When you google for Mrs Carneiro all kinds of information may be found but you do not want to do this for all the 177,271 BHL authors that are waiting in Mix'n'Match. It is no fun and only a few people take up a task like this.

So the question is; how do we make it more rewarding and how do we bring the many Brazilian papers to Wikidata as well. What is it that there is to achieve and how does it benefit all the people reading Wikimedia content.

For readers of our content, there is little merit in the fact that all these authors published papers. Many of them have been published with a DOI and, many of these papers are freely available to read. For them the papers are important. So contrary to a more normal database approach it is not the authors we should concentrate on but it is their publications. In addition to this, the BHL actively promotes the use of illustrations and publish them on Flickr. Thanks to the fine work of people like Fae these illustrations end up on Commons as well. It will be a challenge to link them to all this metadata..

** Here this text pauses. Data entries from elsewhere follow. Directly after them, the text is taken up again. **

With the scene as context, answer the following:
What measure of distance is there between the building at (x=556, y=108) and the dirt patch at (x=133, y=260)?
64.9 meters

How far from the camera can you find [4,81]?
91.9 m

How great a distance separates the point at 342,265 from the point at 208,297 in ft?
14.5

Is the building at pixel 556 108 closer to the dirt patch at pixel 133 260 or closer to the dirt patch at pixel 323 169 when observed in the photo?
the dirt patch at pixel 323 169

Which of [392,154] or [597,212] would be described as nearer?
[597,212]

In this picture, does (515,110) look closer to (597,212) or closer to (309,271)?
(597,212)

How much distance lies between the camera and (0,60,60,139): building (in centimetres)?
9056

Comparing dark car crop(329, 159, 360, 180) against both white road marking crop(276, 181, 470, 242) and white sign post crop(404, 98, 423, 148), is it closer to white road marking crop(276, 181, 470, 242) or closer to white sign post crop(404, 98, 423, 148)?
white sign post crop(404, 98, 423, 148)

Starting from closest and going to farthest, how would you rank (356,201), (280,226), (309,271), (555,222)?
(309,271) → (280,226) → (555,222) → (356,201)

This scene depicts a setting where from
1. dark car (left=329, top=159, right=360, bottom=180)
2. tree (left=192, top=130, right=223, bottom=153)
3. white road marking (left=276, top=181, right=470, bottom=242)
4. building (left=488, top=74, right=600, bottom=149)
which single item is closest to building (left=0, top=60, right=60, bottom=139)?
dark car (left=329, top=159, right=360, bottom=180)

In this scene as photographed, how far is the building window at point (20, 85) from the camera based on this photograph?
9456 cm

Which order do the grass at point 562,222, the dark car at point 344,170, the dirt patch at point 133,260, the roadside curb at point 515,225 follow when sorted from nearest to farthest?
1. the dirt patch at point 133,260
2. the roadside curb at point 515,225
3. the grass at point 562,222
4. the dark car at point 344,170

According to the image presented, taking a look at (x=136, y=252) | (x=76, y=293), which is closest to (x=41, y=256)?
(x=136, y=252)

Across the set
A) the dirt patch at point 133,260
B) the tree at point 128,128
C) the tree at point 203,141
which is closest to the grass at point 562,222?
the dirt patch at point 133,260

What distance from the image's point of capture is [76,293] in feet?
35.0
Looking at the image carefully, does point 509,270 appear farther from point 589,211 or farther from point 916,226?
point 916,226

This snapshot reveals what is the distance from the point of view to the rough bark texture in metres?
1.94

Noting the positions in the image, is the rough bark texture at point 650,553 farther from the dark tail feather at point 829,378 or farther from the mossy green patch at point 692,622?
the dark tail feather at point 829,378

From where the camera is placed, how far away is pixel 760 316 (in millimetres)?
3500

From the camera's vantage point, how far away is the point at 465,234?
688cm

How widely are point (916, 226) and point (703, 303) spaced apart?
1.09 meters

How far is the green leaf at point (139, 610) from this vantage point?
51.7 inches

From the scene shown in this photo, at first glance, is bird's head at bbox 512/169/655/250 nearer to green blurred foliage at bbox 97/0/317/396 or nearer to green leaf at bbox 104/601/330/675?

There are millions of illustrations, there are far fewer publications and many authors are known for not one but multiple publications. To complicate it even further, an illustration has an illustrator and many publications are exclusively found in archives. Many publishers are no longer active and all this information is or may be considered relevant.

So what to do; first import all the publications that are freely readable. The publications with a DOI and include the author information as "author name string". When an author is known to Wikidata, we can always add the author information as well. The benefit of this approach? People can read now.

To make it interesting we can run a bot using the APIs of the BHL. We add missing books for authors and add the authors to the books where this information is missing. Running this regularly will make it interesting for anyone interested in the work of the BHL. But most importantly, people can read now.